● RECORDS SHOWN:
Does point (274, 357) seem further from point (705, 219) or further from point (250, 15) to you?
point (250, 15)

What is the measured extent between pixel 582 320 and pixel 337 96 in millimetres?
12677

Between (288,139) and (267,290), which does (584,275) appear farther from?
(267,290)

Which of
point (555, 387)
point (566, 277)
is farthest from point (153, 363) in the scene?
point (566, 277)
---
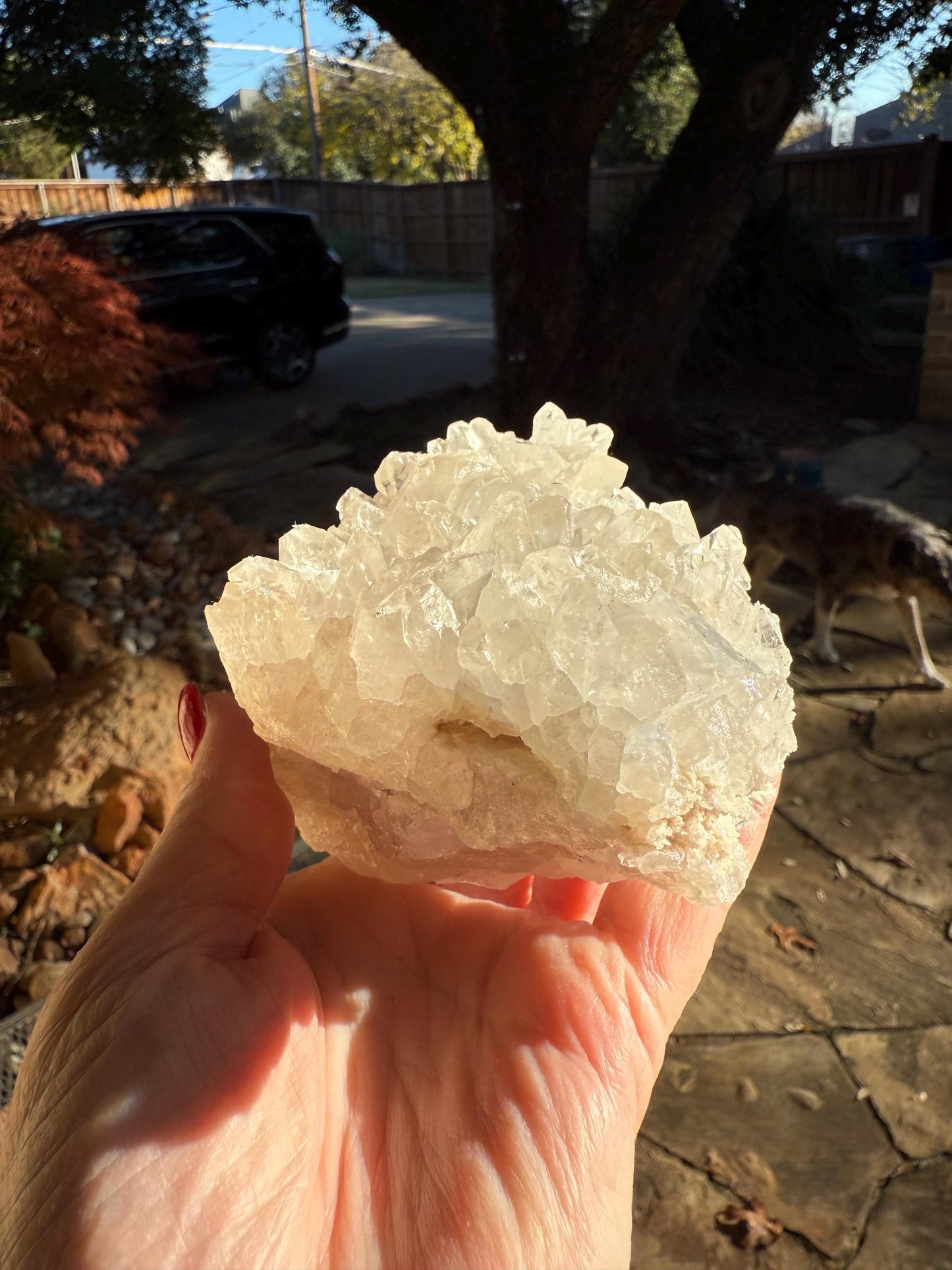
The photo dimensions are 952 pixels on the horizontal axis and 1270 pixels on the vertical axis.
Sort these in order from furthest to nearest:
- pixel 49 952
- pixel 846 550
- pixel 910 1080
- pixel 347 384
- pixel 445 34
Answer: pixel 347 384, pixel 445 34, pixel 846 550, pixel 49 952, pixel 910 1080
==
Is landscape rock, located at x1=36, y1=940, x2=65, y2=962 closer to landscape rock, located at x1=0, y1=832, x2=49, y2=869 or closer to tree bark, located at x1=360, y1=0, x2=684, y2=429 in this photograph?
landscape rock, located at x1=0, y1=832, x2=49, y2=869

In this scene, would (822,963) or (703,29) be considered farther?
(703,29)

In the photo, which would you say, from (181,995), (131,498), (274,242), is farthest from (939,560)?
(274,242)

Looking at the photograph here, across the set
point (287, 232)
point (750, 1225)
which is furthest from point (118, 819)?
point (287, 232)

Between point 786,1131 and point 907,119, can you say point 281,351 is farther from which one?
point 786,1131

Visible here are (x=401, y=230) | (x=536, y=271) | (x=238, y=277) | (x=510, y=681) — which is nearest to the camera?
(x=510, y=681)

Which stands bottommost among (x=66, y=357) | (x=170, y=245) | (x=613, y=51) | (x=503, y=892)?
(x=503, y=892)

● DIRECTION: Could you write out the stretch from the line containing "The photo dimensions" through the line containing "Answer: pixel 347", swapping "furthest" for "farthest" and leaving everything else as it is?

● TASK SOLUTION:
The photo dimensions are 952 pixels on the horizontal axis and 1270 pixels on the vertical axis.
Sort these in order from farthest to nearest:
- pixel 49 952
- pixel 846 550
- pixel 910 1080
- pixel 347 384
- pixel 445 34
Answer: pixel 347 384, pixel 445 34, pixel 846 550, pixel 49 952, pixel 910 1080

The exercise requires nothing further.